Caption-style text data

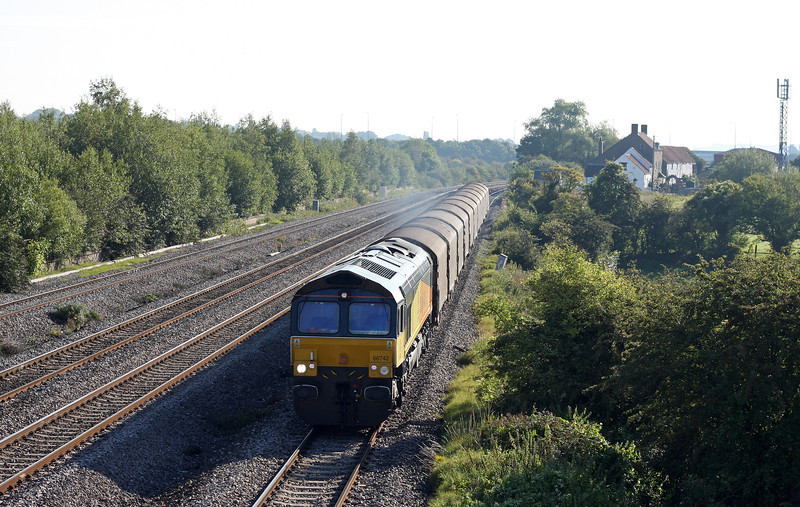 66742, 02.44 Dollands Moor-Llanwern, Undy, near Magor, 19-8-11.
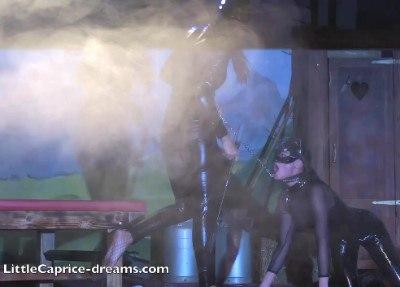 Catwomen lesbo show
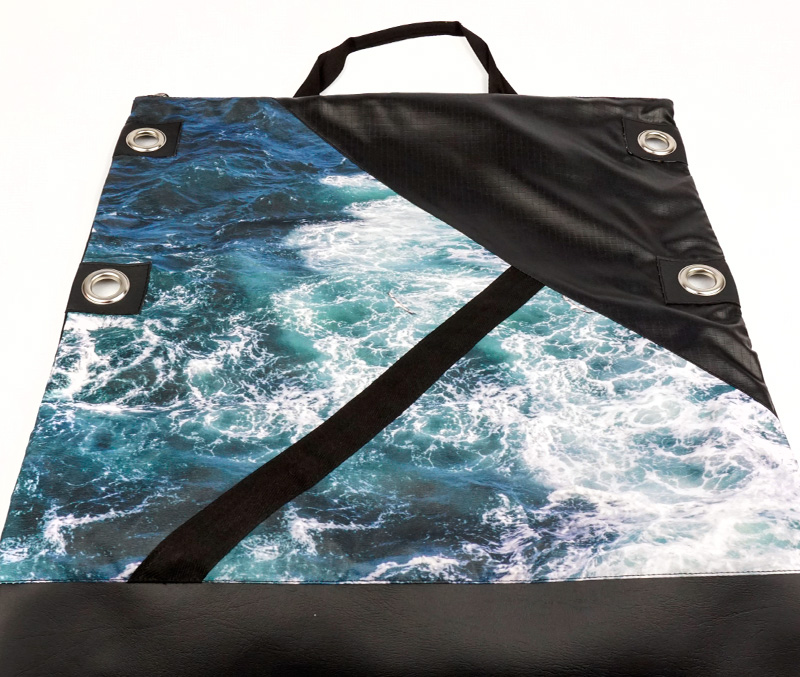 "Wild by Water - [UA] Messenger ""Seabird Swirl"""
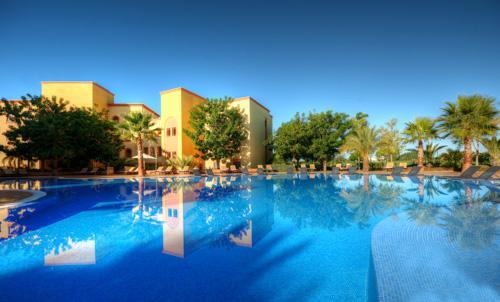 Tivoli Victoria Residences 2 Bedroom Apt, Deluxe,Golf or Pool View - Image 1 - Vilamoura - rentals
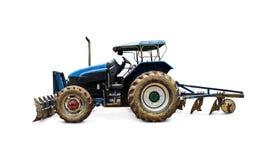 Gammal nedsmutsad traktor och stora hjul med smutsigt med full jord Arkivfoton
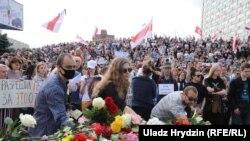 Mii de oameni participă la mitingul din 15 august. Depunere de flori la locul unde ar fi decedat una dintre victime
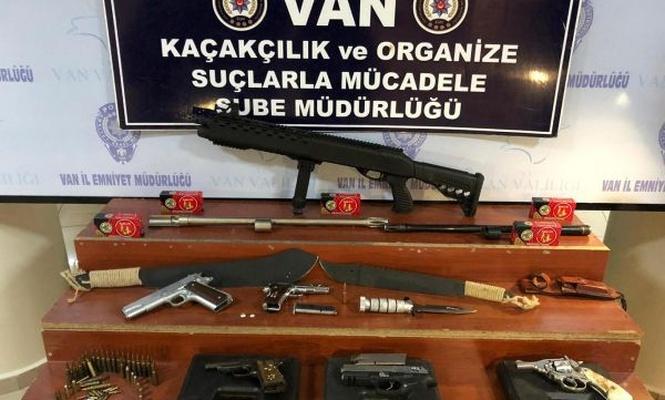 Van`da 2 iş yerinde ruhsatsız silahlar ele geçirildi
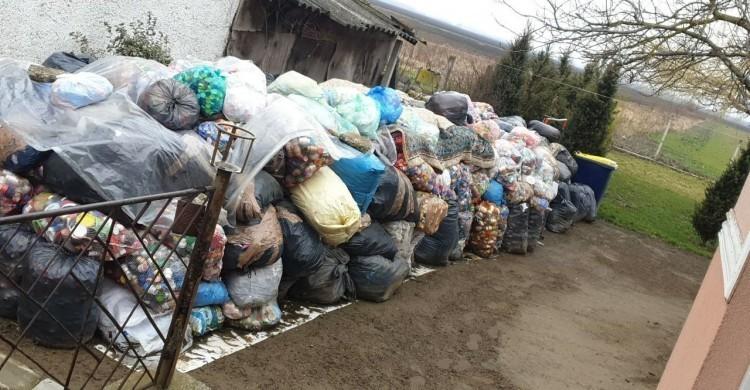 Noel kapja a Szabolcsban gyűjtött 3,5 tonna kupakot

==

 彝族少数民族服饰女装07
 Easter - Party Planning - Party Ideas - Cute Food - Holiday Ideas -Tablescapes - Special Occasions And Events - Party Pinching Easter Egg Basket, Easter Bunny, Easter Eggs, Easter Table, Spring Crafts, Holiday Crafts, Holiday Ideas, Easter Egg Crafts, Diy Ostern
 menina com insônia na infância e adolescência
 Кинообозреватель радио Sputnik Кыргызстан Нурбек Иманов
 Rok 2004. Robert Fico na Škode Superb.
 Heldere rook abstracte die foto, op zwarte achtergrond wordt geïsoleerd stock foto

==

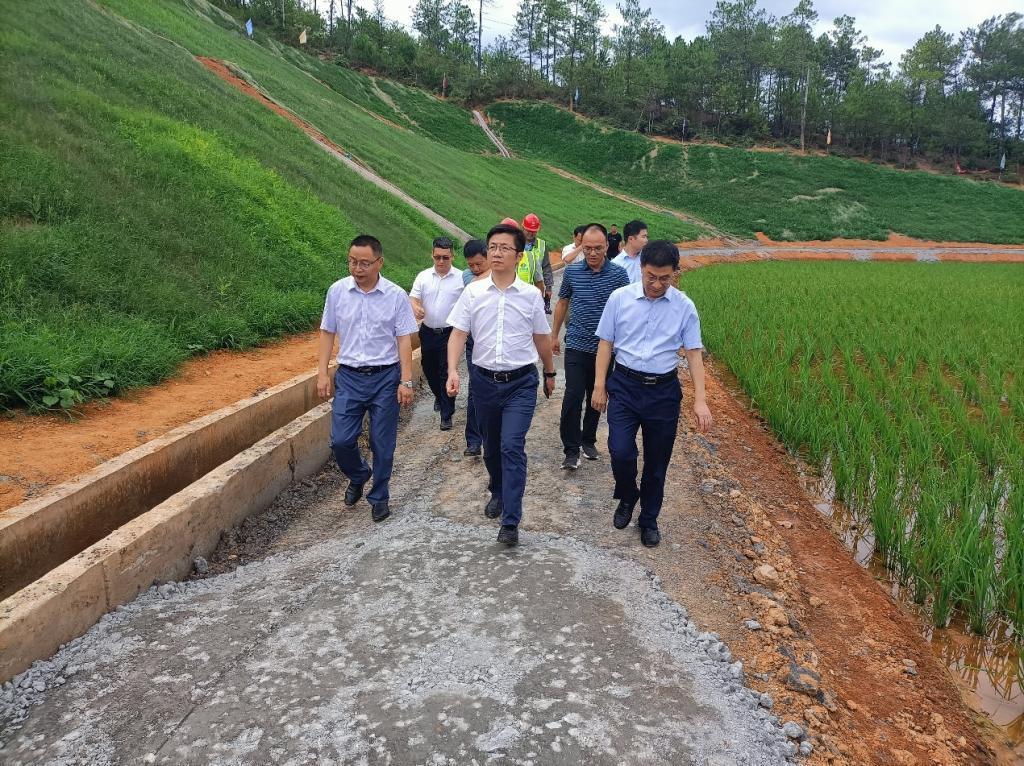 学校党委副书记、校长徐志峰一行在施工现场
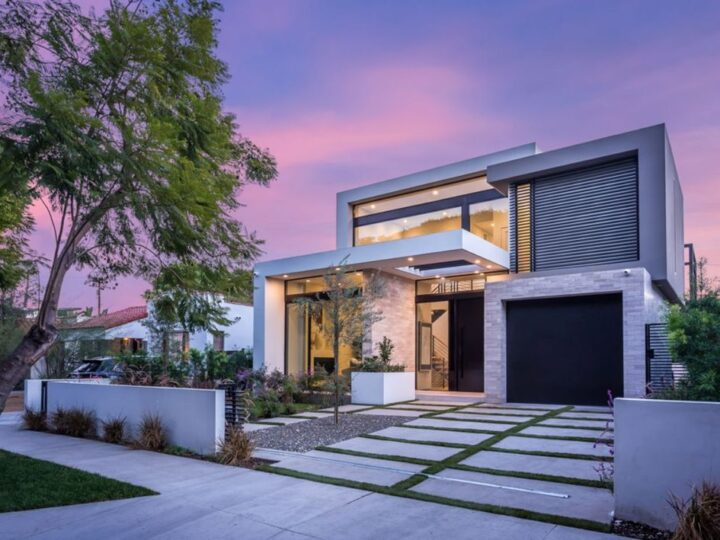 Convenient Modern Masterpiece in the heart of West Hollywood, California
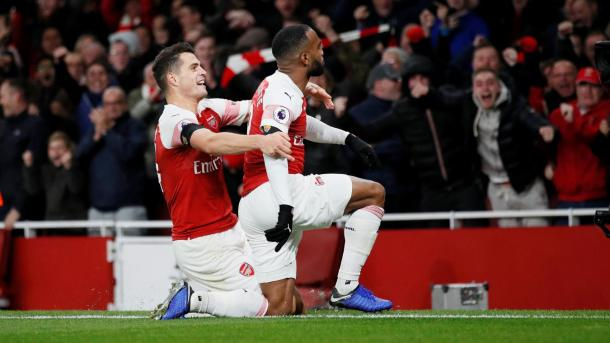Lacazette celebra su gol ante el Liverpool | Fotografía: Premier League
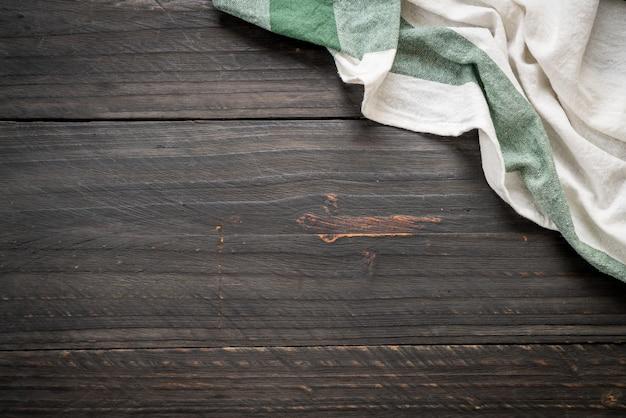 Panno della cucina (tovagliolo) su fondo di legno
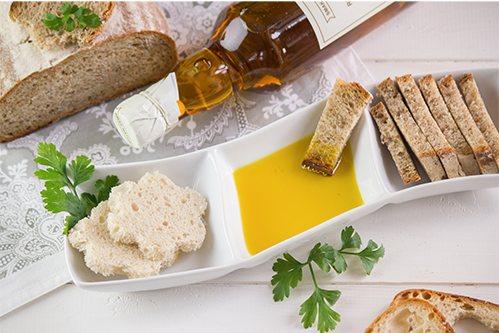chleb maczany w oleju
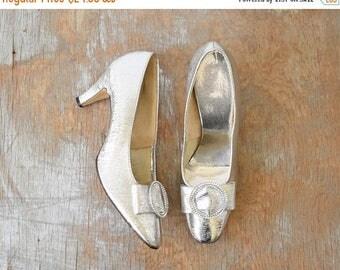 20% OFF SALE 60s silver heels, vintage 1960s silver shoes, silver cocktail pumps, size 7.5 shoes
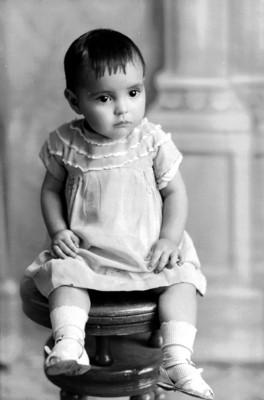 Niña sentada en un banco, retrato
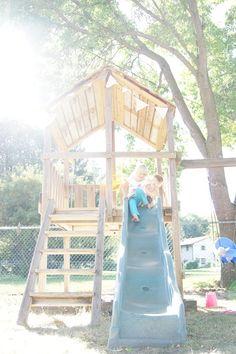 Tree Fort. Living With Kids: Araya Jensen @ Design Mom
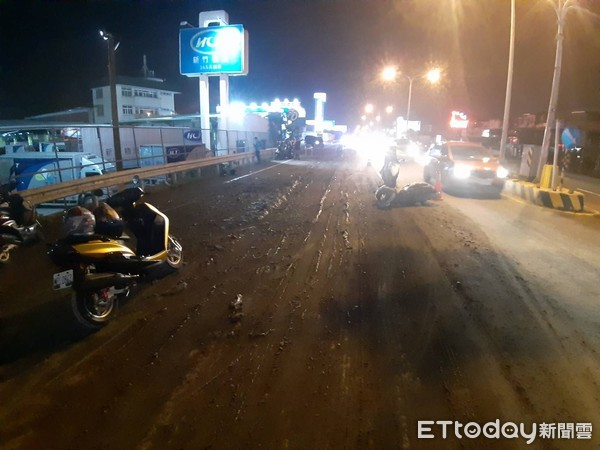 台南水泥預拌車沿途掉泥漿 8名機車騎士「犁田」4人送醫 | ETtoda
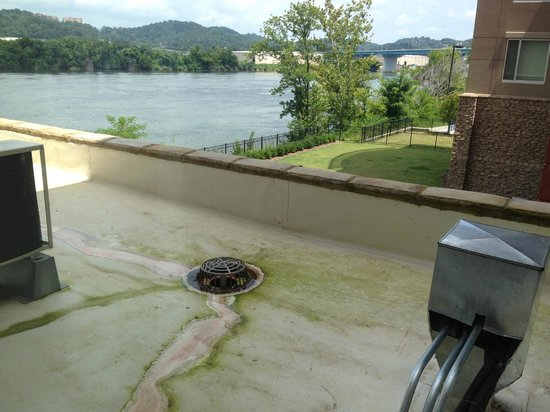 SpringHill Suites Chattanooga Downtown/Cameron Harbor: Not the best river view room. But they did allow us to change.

What you have to do
Set down again, exactly, every line above from the one with "66742, 02.44 Dollands" down to the one with "Noel kapja a", both ends included. No pictures, and nothing else.

Written response
 66742, 02.44 Dollands Moor-Llanwern, Undy, near Magor, 19-8-11.
 Catwomen lesbo show
 "Wild by Water - [UA] Messenger ""Seabird Swirl"""
 Tivoli Victoria Residences 2 Bedroom Apt, Deluxe,Golf or Pool View - Image 1 - Vilamoura - rentals
 Gammal nedsmutsad traktor och stora hjul med smutsigt med full jord Arkivfoton
 Mii de oameni participă la mitingul din 15 august. Depunere de flori la locul unde ar fi decedat una dintre victime
 Van`da 2 iş yerinde ruhsatsız silahlar ele geçirildi
 Noel kapja a Szabolcsban gyűjtött 3,5 tonna kupakot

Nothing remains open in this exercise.